**Recorded information**

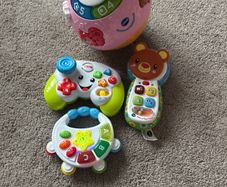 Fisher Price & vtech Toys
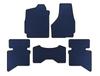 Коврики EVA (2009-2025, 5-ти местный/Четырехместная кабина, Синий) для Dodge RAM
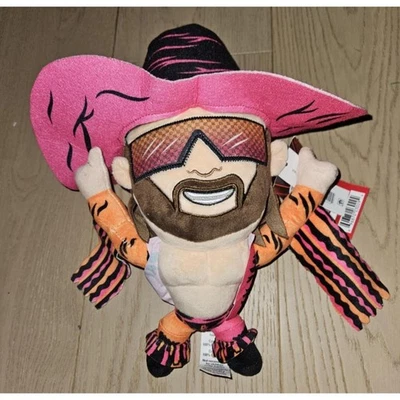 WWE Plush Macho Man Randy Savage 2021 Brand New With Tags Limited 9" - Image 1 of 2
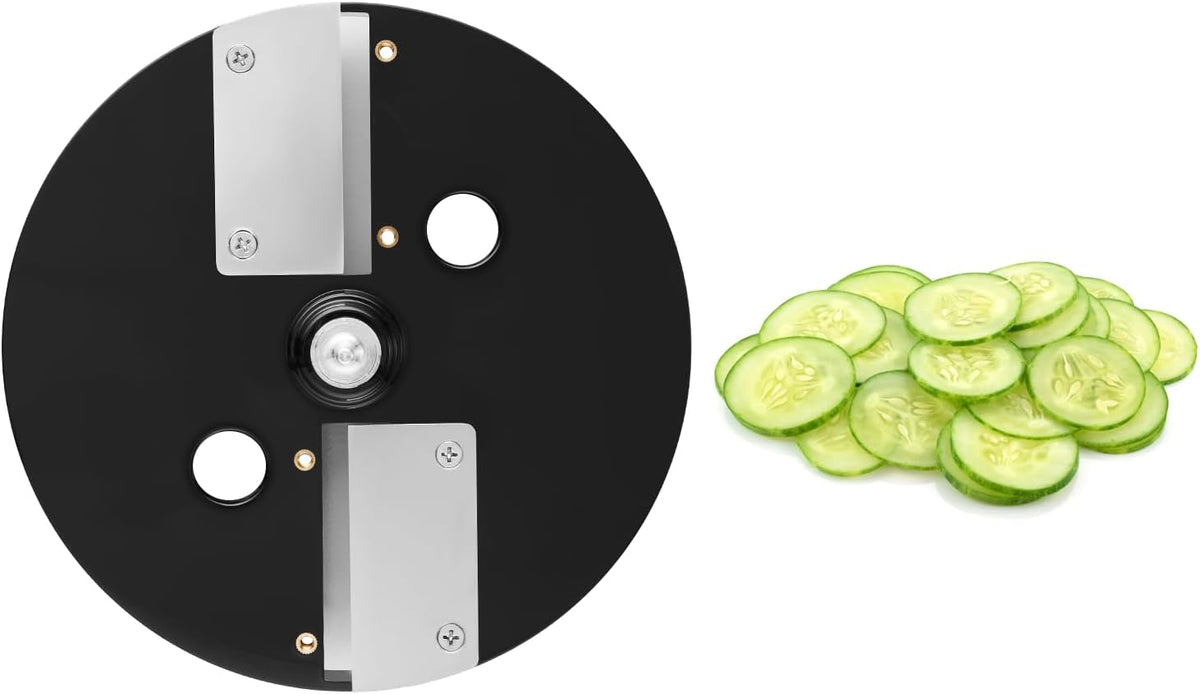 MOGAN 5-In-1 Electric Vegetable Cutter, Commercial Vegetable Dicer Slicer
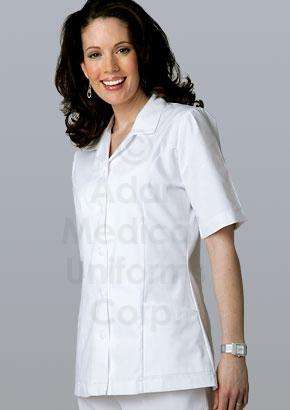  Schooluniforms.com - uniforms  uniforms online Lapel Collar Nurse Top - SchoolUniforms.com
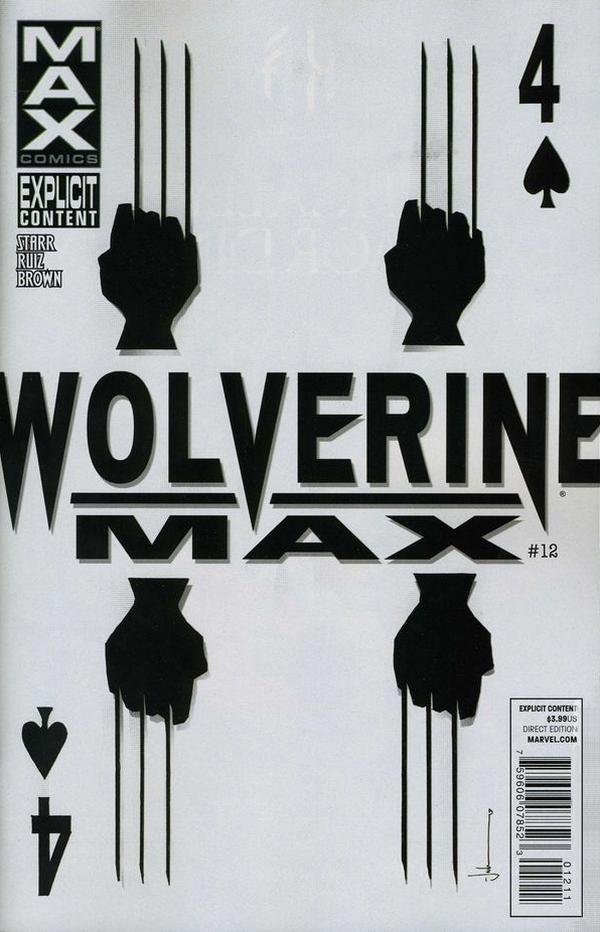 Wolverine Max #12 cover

**Requirement**
Exclude the images and output the lines above exactly.

**Finished task**
 Fisher Price & vtech Toys
 Коврики EVA (2009-2025, 5-ти местный/Четырехместная кабина, Синий) для Dodge RAM
 WWE Plush Macho Man Randy Savage 2021 Brand New With Tags Limited 9" - Image 1 of 2
 MOGAN 5-In-1 Electric Vegetable Cutter, Commercial Vegetable Dicer Slicer
  Schooluniforms.com - uniforms  uniforms online Lapel Collar Nurse Top - SchoolUniforms.com
 Wolverine Max #12 cover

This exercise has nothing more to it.